Bush has been mostly off the grid ever since. However, this week, he kicked off some image rehabilitation with a New York Times op-ed and this appearance on “The Late Show.” Here are the six main takeaways from the interview — besides the fact that when Bush walked out onstage, Colbert’s band played a slow-jam rendition of “Wheels on the Bus.”
1. Bush really, really hates watching that “Access Hollywood” tape.
“If you don’t mind, I’m going to roll the tape,” Colbert said at the beginning of their conversation.
Bush was visibly not thrilled. “Can we make a deal that it’s the last time, or no?” he asked.
They switched topics, and Bush talked and talked — and admitted that he was trying to keep Colbert from playing the video.
“We’re going to air it no matter what,” Colbert assured him, and then played the most-quoted part of the tape. (See above.)
“Okay, what’s your reaction when you hear that even almost a year and a half later?” Colbert asked after the awkward moment was over.
“The first time I ever heard it was three days before it leaked. And so it was like a gut punch,” Bush said. “It’s a gut punch now. It will always be.”
2. Bush is still in disbelief that he lost his “Today” show gig.
Bush seemed to alternate between anger and incredulity that he lost the job of a lifetime.
“How do you feel about NBC firing you?” Colbert asked bluntly. “Especially in light of Matt Lauer being fired for allegations of actual sexual impropriety?” (This was not the only time Bush’s former “Today” colleague came up in the conversation.)
“Look, it was a difficult time. I think it was very hot emotionally in the country,” Bush said. “A lot of people were not comfortable with the man who was close to winning the election, and a lot of things happened quickly.” Bush added that his boss stated, months later, that NBC “may have moved a little quickly” in forcing his exit.
Mostly, Bush said, he wished he could have addressed his “Today” show audience after everything happened. But he was never allowed back on air.
Bush seemed most upset as he talked about Trump winning the election and facing no consequences for the tape.

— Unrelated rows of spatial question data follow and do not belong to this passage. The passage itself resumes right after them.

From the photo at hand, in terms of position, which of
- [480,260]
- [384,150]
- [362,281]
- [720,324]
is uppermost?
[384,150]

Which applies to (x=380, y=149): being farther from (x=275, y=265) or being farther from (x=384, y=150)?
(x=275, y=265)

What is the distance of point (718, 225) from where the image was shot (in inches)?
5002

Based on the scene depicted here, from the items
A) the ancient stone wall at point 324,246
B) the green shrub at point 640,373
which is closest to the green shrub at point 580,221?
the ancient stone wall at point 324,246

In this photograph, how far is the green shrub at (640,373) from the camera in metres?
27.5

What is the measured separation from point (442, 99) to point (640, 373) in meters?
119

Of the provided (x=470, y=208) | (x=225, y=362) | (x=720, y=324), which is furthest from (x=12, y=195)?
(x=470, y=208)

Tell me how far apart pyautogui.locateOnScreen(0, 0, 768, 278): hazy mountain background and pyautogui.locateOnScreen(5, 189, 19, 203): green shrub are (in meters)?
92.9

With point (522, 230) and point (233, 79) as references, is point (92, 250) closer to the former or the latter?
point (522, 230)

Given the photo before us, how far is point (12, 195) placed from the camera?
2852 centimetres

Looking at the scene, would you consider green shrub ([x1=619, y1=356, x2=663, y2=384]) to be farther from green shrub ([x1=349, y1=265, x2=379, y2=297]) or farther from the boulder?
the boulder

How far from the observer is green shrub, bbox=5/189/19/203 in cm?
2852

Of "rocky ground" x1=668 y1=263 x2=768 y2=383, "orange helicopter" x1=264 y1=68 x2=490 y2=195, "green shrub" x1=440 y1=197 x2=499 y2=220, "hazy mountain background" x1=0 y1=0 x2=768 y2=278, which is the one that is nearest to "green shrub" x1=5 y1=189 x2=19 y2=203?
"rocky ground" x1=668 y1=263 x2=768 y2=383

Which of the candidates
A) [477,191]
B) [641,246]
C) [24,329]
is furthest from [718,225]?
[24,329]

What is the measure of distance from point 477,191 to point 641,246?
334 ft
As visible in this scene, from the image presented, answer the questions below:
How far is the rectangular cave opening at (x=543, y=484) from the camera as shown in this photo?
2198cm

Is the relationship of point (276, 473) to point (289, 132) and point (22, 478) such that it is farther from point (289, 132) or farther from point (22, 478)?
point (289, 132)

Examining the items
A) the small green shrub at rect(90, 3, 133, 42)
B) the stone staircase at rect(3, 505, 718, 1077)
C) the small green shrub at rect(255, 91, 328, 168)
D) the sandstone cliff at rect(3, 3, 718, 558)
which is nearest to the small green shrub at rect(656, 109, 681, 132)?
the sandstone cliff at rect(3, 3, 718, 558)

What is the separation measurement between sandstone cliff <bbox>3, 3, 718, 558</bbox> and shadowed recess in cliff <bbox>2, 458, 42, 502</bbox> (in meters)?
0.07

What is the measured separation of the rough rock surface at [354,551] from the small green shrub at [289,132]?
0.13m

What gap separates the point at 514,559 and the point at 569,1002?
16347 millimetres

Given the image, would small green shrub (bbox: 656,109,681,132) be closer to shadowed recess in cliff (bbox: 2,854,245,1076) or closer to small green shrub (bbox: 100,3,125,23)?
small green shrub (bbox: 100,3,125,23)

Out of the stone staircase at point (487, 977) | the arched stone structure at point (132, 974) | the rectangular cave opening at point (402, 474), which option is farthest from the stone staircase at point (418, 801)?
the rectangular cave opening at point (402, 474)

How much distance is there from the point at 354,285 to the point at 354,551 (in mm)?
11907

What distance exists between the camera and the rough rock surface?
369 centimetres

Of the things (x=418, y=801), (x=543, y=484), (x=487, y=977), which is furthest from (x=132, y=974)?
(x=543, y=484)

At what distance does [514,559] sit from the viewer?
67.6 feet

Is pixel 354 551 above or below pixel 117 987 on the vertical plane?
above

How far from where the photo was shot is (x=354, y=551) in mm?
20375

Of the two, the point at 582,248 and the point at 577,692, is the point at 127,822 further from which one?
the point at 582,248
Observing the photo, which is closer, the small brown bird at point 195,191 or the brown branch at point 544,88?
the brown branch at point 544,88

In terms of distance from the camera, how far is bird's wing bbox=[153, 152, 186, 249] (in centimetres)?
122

“Stephen, it’s an unbelievable irony. The very day that he was swearing in as the 45th president of the United States, I was checking in to this soul-searching retreat in St. Helena, California, nine days off the grid,” Bush said. “… It was the beginning of me saying, ‘All right, get up, stop being sorry for yourself, stop worrying about these things. There’s life to live, let’s go, get better — be a better man, be a better person.’ So I passed the television in the office when I was checking in. He’s got the hand up and I’m going into my little cabin to do the work.”
There was a long pause. “Tough,” Bush said. “Irony.”
3. Bush also cannot believe that Trump has reportedly been telling people that it’s not his voice on the tape.
Bush’s New York Times editorial is titled “Yes, Donald Trump, You Said That.” So you can imagine what he thinks of reports that Trump has been privately saying he doesn’t think that it’s his voice on the bus audio.
“You don’t get to say that. Because I was there, and the last 14 months of my life I have been dealing with it,” Bush said. “You dealt with it for 14 minutes and went on to be the president.”